### Action item A
In the passage about the defense attorneys' access to evidence, what did the attorneys find in the safe?
### Action item B
From the passage about the defense attorneys' access to evidence, write out the part between "Hossain's lead attorney, Kevin" and "given to Kindlon.", inclusive.

Prosecutors also demanded that defense attorneys review evidence only
in the presence of a Justice Department specialist, a request the
judge eventually denied. "I think they are trying to render
meaningless the right to counsel, the right to present a defense,"
Aref's attorney, Terence Kindlon, told the New York Law Journal.
Hossain's lead attorney, Kevin Lui brand, who had been a U.S. Army
captain and worked in the JAG Corps at Walter Reed Army Medical
Center, where he had top-secret security clearance, told me he was
forced to undergo an eight-month security check before he could view
any classified evidence. Between the intelligence gathered overseas
and the months of domestic surveillance, the attorneys believed the
prosecution possessed more incriminating information that the defense
had yet to see. "They kept making it sound like they had all these
supersecret documents," said Luibrand. The day he and Kindlon were
finally granted clearance, they headed to two secure evidence rooms at
the federal courthouse in Albany that had been set up specifically for
their use. "A key was given to me, and a key was given to Kindlon.
There was a safe in each room," Luibrand told me. "We expected to view
voluminous documents. Instead, there was one piece of paper in the
safe, and it had nothing to do with my guy." The single document that
they'd been shown, which remains classified, was never presented in
court.

### Extracted entries
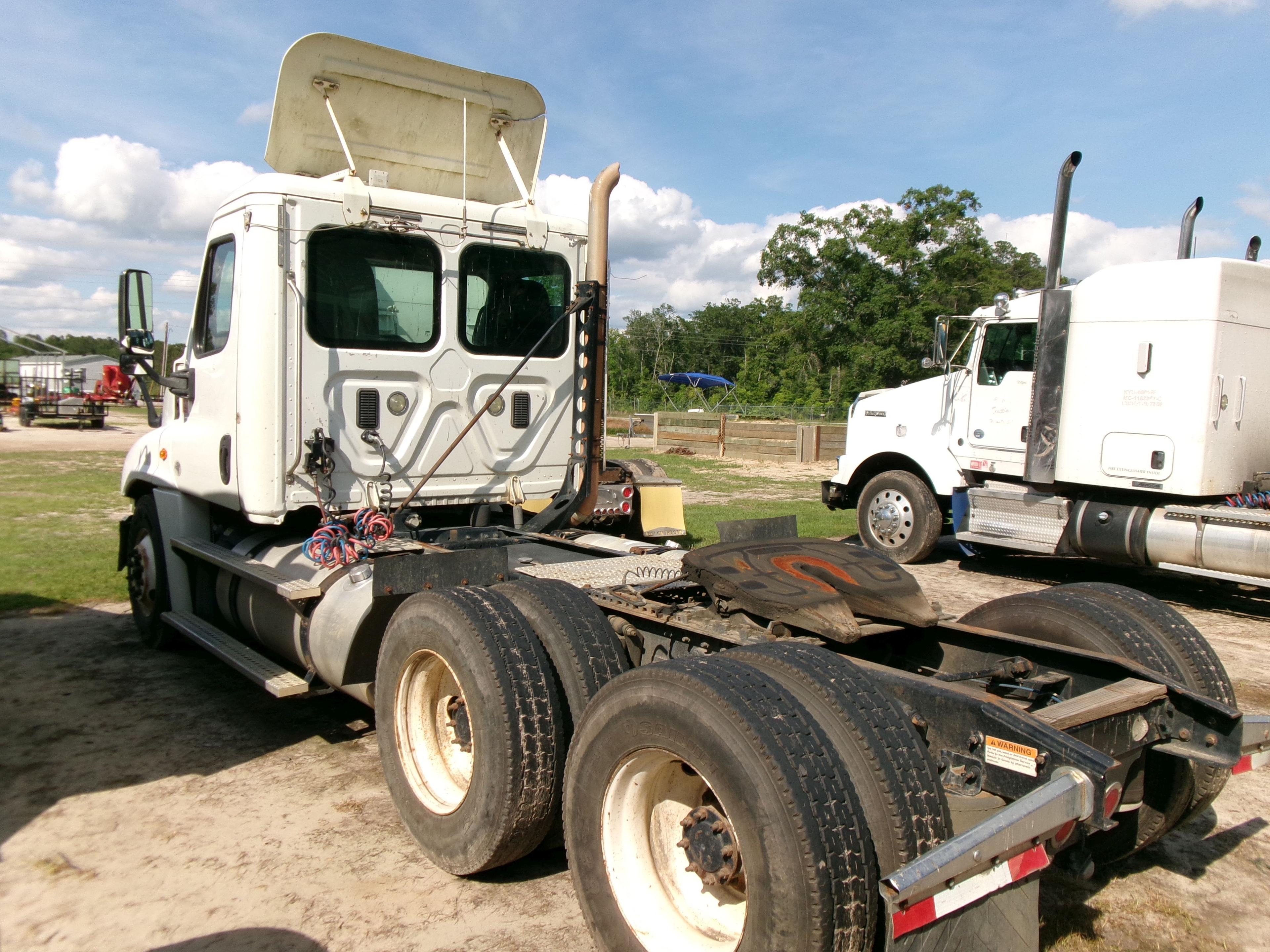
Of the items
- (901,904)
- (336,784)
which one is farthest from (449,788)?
(901,904)

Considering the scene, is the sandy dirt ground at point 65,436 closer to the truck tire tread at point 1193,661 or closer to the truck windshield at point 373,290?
the truck windshield at point 373,290

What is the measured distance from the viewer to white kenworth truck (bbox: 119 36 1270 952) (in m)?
2.31

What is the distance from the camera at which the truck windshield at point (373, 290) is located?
16.3 feet

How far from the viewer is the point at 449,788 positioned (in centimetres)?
362

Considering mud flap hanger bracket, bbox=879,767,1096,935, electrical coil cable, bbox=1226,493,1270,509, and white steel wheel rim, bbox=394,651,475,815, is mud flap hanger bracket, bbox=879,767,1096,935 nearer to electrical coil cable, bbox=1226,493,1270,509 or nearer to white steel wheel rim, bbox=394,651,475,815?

### Reply A
One piece of paper that had nothing to do with Luibrand's client.

### Reply B
Hossain's lead attorney, Kevin Lui brand, who had been a U.S. Army
captain and worked in the JAG Corps at Walter Reed Army Medical
Center, where he had top-secret security clearance, told me he was
forced to undergo an eight-month security check before he could view
any classified evidence. Between the intelligence gathered overseas
and the months of domestic surveillance, the attorneys believed the
prosecution possessed more incriminating information that the defense
had yet to see. "They kept making it sound like they had all these
supersecret documents," said Luibrand. The day he and Kindlon were
finally granted clearance, they headed to two secure evidence rooms at
the federal courthouse in Albany that had been set up specifically for
their use. "A key was given to me, and a key was given to Kindlon.